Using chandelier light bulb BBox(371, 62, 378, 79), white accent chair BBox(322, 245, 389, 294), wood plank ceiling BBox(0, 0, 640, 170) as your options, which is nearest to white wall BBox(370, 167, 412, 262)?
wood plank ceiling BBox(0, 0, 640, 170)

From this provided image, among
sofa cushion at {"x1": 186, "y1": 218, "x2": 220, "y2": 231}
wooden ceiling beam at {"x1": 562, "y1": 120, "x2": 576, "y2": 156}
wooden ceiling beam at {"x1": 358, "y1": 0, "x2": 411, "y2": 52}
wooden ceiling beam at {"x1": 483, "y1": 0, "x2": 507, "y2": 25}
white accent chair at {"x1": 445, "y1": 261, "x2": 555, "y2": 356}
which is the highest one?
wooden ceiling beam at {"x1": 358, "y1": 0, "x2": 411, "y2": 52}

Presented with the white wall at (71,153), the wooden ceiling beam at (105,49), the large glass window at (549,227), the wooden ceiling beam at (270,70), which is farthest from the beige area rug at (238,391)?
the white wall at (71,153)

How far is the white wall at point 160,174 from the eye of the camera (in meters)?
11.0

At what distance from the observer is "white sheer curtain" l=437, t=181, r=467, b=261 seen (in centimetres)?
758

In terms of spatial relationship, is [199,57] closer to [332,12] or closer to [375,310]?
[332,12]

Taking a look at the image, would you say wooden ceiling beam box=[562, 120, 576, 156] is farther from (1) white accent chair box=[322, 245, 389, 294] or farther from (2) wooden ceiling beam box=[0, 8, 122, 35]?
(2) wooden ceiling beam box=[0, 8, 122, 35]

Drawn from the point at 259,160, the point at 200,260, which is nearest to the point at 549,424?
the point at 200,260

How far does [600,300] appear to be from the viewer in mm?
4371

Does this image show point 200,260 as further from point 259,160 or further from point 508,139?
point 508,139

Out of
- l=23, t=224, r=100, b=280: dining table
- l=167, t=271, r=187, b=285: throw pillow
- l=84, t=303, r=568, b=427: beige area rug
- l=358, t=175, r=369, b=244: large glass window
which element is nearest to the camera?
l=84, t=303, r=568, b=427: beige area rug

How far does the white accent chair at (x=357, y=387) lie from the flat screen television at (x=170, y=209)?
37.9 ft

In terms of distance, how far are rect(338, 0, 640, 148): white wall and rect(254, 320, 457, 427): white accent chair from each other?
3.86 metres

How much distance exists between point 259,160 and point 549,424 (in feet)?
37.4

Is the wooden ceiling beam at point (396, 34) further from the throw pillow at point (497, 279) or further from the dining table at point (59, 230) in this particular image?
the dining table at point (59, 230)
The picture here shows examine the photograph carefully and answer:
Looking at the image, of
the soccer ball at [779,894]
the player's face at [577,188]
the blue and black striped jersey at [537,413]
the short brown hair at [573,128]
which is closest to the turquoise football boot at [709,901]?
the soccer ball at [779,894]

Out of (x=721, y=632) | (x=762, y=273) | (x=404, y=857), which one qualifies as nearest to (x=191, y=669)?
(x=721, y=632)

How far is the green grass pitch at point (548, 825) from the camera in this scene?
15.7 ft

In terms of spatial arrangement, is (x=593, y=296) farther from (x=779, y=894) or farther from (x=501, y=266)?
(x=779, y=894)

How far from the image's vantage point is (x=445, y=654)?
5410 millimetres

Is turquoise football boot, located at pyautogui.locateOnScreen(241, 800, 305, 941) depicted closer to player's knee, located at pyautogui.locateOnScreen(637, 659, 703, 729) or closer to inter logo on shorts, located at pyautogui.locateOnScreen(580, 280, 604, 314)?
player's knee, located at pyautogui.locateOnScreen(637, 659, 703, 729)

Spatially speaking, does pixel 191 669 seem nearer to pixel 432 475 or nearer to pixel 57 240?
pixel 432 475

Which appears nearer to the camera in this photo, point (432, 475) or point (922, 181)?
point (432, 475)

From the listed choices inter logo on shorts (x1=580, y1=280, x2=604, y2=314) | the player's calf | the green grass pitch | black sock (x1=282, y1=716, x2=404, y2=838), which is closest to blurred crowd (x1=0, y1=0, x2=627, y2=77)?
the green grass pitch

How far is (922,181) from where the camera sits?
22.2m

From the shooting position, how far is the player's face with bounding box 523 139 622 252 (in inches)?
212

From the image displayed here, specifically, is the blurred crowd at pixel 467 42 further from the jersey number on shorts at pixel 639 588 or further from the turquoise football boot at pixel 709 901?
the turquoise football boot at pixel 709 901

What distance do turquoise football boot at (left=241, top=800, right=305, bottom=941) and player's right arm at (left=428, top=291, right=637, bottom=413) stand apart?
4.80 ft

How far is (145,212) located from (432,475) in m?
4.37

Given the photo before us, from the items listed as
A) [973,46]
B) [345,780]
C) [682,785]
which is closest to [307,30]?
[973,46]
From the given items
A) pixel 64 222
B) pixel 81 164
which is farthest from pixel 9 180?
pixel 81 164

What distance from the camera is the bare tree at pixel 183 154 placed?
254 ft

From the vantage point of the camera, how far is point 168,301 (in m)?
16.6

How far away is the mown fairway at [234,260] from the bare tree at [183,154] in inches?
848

**REQUIREMENT:**
Copy all of the data above word for word, changing nothing and leaving nothing out.

**OUTPUT BELOW:**
Using chandelier light bulb BBox(371, 62, 378, 79), white accent chair BBox(322, 245, 389, 294), wood plank ceiling BBox(0, 0, 640, 170) as your options, which is nearest to white wall BBox(370, 167, 412, 262)?
wood plank ceiling BBox(0, 0, 640, 170)

From this provided image, among
sofa cushion at {"x1": 186, "y1": 218, "x2": 220, "y2": 231}
wooden ceiling beam at {"x1": 562, "y1": 120, "x2": 576, "y2": 156}
wooden ceiling beam at {"x1": 358, "y1": 0, "x2": 411, "y2": 52}
wooden ceiling beam at {"x1": 483, "y1": 0, "x2": 507, "y2": 25}
white accent chair at {"x1": 445, "y1": 261, "x2": 555, "y2": 356}
which is the highest one?
wooden ceiling beam at {"x1": 358, "y1": 0, "x2": 411, "y2": 52}

Presented with the white wall at (71,153), the wooden ceiling beam at (105,49), the large glass window at (549,227), the wooden ceiling beam at (270,70), which is farthest from the beige area rug at (238,391)?
the white wall at (71,153)

How far is the white wall at point 160,174 from the eye of the camera (in meters)?
11.0

At what distance from the observer is "white sheer curtain" l=437, t=181, r=467, b=261 seen (in centimetres)?
758

In terms of spatial relationship, is [199,57] closer to [332,12] or closer to [375,310]?
[332,12]

Taking a look at the image, would you say wooden ceiling beam box=[562, 120, 576, 156] is farther from (1) white accent chair box=[322, 245, 389, 294] or farther from (2) wooden ceiling beam box=[0, 8, 122, 35]?
(2) wooden ceiling beam box=[0, 8, 122, 35]

Drawn from the point at 259,160, the point at 200,260, which is nearest to the point at 549,424?
the point at 200,260

How far does [600,300] appear to be from the viewer in mm?
4371

Does this image show point 200,260 as further from point 259,160 or further from point 508,139?
point 508,139

Out of
- l=23, t=224, r=100, b=280: dining table
- l=167, t=271, r=187, b=285: throw pillow
- l=84, t=303, r=568, b=427: beige area rug
- l=358, t=175, r=369, b=244: large glass window
which element is nearest to the camera?
l=84, t=303, r=568, b=427: beige area rug

How far does the white accent chair at (x=357, y=387) lie from the flat screen television at (x=170, y=209)?
37.9 ft

In terms of distance, how far are rect(338, 0, 640, 148): white wall and rect(254, 320, 457, 427): white accent chair from each other?
3.86 metres

How much distance exists between point 259,160 and point 549,424 (in feet)?
37.4

Is the wooden ceiling beam at point (396, 34) further from the throw pillow at point (497, 279) or further from the dining table at point (59, 230) in this particular image?
the dining table at point (59, 230)
The picture here shows examine the photograph carefully and answer:
Looking at the image, of
the soccer ball at [779,894]
the player's face at [577,188]
the blue and black striped jersey at [537,413]
the short brown hair at [573,128]
which is closest to the turquoise football boot at [709,901]?
the soccer ball at [779,894]

Out of (x=721, y=632) | (x=762, y=273) | (x=404, y=857), which one qualifies as nearest to (x=191, y=669)?
(x=721, y=632)

How far is the green grass pitch at point (548, 825) from the camera in this scene?
15.7 ft

In terms of spatial arrangement, is (x=593, y=296) farther from (x=779, y=894) or farther from (x=501, y=266)?
(x=779, y=894)

How far from the image's vantage point is (x=445, y=654)?
5410 millimetres

Is turquoise football boot, located at pyautogui.locateOnScreen(241, 800, 305, 941) depicted closer to player's knee, located at pyautogui.locateOnScreen(637, 659, 703, 729) or closer to inter logo on shorts, located at pyautogui.locateOnScreen(580, 280, 604, 314)?
player's knee, located at pyautogui.locateOnScreen(637, 659, 703, 729)

Spatially speaking, does pixel 191 669 seem nearer to pixel 432 475 or nearer to pixel 57 240?
pixel 432 475

Which appears nearer to the camera in this photo, point (432, 475) or point (922, 181)?
point (432, 475)

From the listed choices inter logo on shorts (x1=580, y1=280, x2=604, y2=314) | the player's calf | the green grass pitch | black sock (x1=282, y1=716, x2=404, y2=838), which is closest to blurred crowd (x1=0, y1=0, x2=627, y2=77)?
the green grass pitch

How far is (922,181) from where the camera sits?
22.2m

From the shooting position, how far is the player's face with bounding box 523 139 622 252 (in inches)?
212

From the image displayed here, specifically, is the blurred crowd at pixel 467 42 further from the jersey number on shorts at pixel 639 588 or further from the turquoise football boot at pixel 709 901?
the turquoise football boot at pixel 709 901

What distance do turquoise football boot at (left=241, top=800, right=305, bottom=941) and player's right arm at (left=428, top=291, right=637, bottom=413) stand apart?
4.80 ft

How far is (145,212) located from (432,475) in m?
4.37

Given the photo before us, from the items listed as
A) [973,46]
B) [345,780]
C) [682,785]
which is closest to [307,30]?
[973,46]
From the given items
A) pixel 64 222
B) pixel 81 164
which is farthest from pixel 9 180?
pixel 81 164

What distance from the camera is the bare tree at pixel 183 154 placed?
254 ft

From the vantage point of the camera, how far is point 168,301 (in m)?
16.6

How far away is the mown fairway at [234,260] from the bare tree at [183,154] in inches?
848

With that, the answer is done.